COMPLETE THE FOLLOWING
1) In the post about the CPU cost of dropping buffers during recovery, translate this sentence into Spanish: "The situation can be like refreshing a materialized view whose query returns no row, or truncating a table and then loading it but the query returns no row."
2) Reproduce the passage of the post about dropping buffers during recovery that opens with the words containing "Optimize CPU usage" and closes with "whole buffer pool.", keeping every character unchanged.

EXCERPT PROVIDED
Optimize CPU usage of dropping buffers during recovery

  • Jump to comment-1
    Jingtang Zhang<mrdrivingduck@gmail.com>
    Jan 27, 2026, 5:42 PM UTC
    Hi hackers,
    I happen to find a case where a transaction involves dropping a relation
    file, and a relation happens to be empty, the WAL recovery will waste
    a lot of time on scanning the whole buffer pool.
    In DropRelationBuffers/DropRelationsAllBuffers, we will take fast path
    to avoid scanning whole buffer pool, if the buffers to be invalidated
    are less than typically 1/32 of buffer pool. However, since no more WAL
    records are referencing an empty relation, if we want to drop it, startup
    process will never initialize smgrcachednblocks for that relation,
    causing fallback to slow path.
    The situation can be like refreshing a materialized view whose query
    returns no row, or truncating a table and then loading it but the query
    returns no row. It will generate WAL sequence like:
    rmgr: Standby len (rec/tot): 42/ 42, tx: 780, lsn: 0/41238520, prev 0/41238490, desc: LOCK xid 780 db 16384 rel 16416
    rmgr: Storage len (rec/tot): 42/ 42, tx: 780, lsn: 0/412385F0, prev 0/412385C0, desc: CREATE base/16384/16416
    ...

SUPPLIED ENTRIES
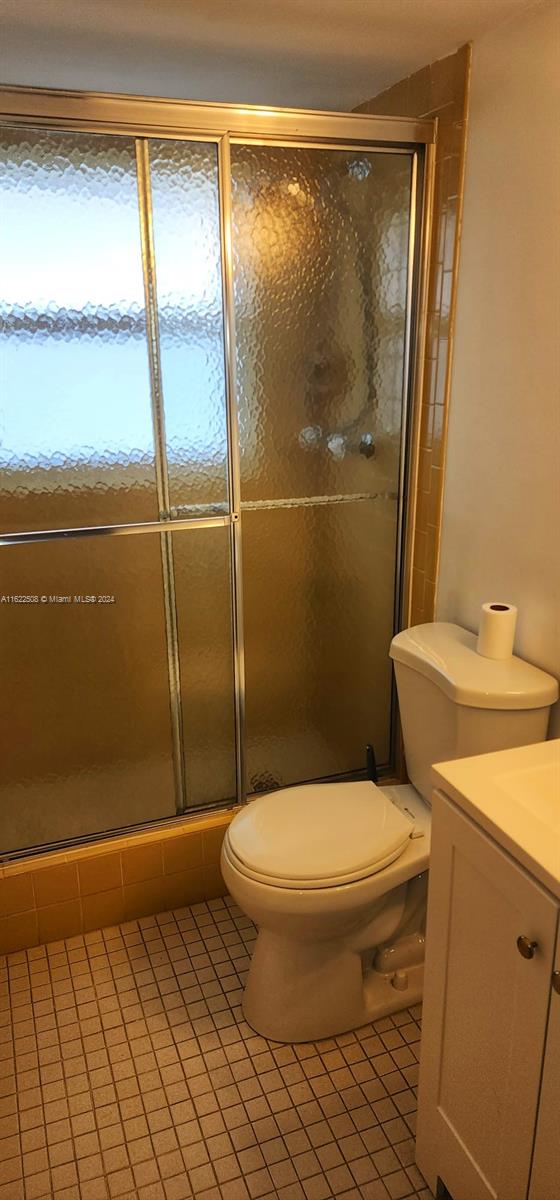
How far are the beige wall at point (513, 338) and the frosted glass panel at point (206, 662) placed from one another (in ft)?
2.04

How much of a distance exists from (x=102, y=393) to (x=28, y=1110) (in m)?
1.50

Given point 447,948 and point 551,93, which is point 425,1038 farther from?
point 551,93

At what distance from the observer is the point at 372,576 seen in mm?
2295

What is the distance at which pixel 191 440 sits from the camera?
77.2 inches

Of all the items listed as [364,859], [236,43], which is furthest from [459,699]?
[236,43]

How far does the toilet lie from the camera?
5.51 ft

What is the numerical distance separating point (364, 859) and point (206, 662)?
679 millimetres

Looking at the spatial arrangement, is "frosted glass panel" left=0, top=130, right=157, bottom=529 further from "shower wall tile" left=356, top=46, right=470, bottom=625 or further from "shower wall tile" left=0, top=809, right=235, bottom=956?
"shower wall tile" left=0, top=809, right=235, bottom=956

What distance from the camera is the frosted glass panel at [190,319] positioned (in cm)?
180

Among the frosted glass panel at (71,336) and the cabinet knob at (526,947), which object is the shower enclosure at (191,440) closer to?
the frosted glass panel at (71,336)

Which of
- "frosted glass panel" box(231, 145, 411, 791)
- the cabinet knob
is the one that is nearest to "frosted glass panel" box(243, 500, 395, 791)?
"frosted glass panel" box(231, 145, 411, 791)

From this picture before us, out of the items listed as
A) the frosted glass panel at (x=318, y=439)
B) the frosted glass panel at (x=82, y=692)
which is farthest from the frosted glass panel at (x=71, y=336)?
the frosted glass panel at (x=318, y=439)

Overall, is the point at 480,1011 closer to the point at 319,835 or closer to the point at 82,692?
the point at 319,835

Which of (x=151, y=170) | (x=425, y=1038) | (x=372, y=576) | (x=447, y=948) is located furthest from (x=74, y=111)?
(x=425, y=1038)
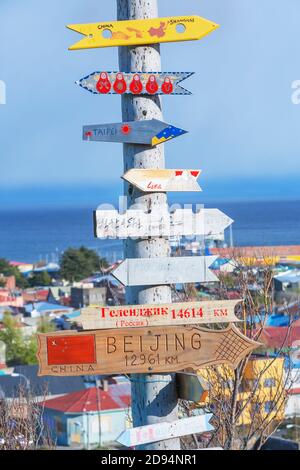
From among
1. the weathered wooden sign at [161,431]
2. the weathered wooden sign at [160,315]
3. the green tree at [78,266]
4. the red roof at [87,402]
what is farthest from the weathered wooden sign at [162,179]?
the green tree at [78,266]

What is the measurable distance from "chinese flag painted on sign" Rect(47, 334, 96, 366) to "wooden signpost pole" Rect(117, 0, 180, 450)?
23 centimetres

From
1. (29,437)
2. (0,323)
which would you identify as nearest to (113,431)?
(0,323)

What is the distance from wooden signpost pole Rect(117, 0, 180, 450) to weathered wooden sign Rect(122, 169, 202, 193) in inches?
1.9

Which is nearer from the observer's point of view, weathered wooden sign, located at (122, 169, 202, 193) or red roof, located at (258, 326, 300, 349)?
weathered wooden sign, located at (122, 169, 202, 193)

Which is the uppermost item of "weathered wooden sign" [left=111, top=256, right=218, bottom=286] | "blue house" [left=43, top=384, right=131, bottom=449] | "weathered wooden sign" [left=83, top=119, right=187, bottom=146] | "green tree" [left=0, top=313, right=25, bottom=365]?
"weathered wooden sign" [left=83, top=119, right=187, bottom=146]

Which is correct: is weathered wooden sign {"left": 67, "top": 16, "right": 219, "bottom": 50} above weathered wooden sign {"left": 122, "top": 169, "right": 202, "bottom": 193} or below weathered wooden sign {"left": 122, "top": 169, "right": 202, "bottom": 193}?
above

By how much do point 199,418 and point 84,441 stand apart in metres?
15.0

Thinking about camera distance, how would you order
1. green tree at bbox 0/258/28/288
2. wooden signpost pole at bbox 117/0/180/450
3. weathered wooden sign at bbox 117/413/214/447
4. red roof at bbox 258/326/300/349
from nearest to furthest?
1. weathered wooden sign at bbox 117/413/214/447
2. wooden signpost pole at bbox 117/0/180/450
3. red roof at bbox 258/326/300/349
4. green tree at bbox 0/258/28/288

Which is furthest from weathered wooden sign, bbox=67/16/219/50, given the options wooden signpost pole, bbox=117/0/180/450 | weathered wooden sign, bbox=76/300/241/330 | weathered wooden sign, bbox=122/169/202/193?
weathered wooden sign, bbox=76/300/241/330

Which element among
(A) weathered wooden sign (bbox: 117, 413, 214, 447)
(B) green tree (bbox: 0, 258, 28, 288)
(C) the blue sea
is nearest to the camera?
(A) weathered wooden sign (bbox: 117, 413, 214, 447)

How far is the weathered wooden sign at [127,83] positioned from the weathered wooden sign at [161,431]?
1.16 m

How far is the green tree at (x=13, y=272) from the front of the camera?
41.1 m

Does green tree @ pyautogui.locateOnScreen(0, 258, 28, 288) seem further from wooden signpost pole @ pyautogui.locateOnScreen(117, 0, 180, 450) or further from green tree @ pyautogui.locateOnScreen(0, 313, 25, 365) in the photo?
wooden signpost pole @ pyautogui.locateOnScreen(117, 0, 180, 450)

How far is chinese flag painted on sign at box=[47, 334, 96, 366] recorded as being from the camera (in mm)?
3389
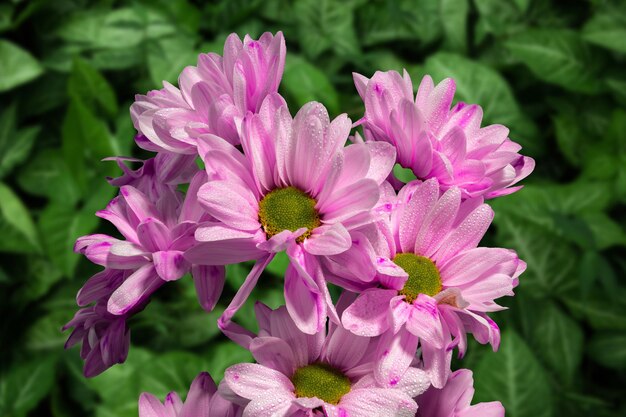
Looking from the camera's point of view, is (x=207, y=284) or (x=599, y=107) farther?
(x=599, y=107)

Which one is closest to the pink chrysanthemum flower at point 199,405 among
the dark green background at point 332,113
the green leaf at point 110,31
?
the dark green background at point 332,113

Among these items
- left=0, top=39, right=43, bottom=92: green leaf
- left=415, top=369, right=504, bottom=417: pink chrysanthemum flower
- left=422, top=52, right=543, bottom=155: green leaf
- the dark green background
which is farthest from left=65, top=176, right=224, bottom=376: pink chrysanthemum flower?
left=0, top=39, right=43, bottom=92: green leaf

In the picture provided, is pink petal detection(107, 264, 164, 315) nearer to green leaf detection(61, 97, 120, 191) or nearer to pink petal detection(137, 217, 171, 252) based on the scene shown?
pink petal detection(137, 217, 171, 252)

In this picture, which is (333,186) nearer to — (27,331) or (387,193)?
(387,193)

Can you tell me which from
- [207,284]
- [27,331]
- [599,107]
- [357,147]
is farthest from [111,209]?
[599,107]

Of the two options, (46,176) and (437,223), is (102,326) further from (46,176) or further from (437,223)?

EXPECTED OUTPUTS
1) La situación puede ser como actualizar una vista materializada cuya consulta no devuelve ninguna fila, o truncar una tabla y luego cargarla pero la consulta no devuelve ninguna fila.

2)
Optimize CPU usage of dropping buffers during recovery

  • Jump to comment-1
    Jingtang Zhang<mrdrivingduck@gmail.com>
    Jan 27, 2026, 5:42 PM UTC
    Hi hackers,
    I happen to find a case where a transaction involves dropping a relation
    file, and a relation happens to be empty, the WAL recovery will waste
    a lot of time on scanning the whole buffer pool.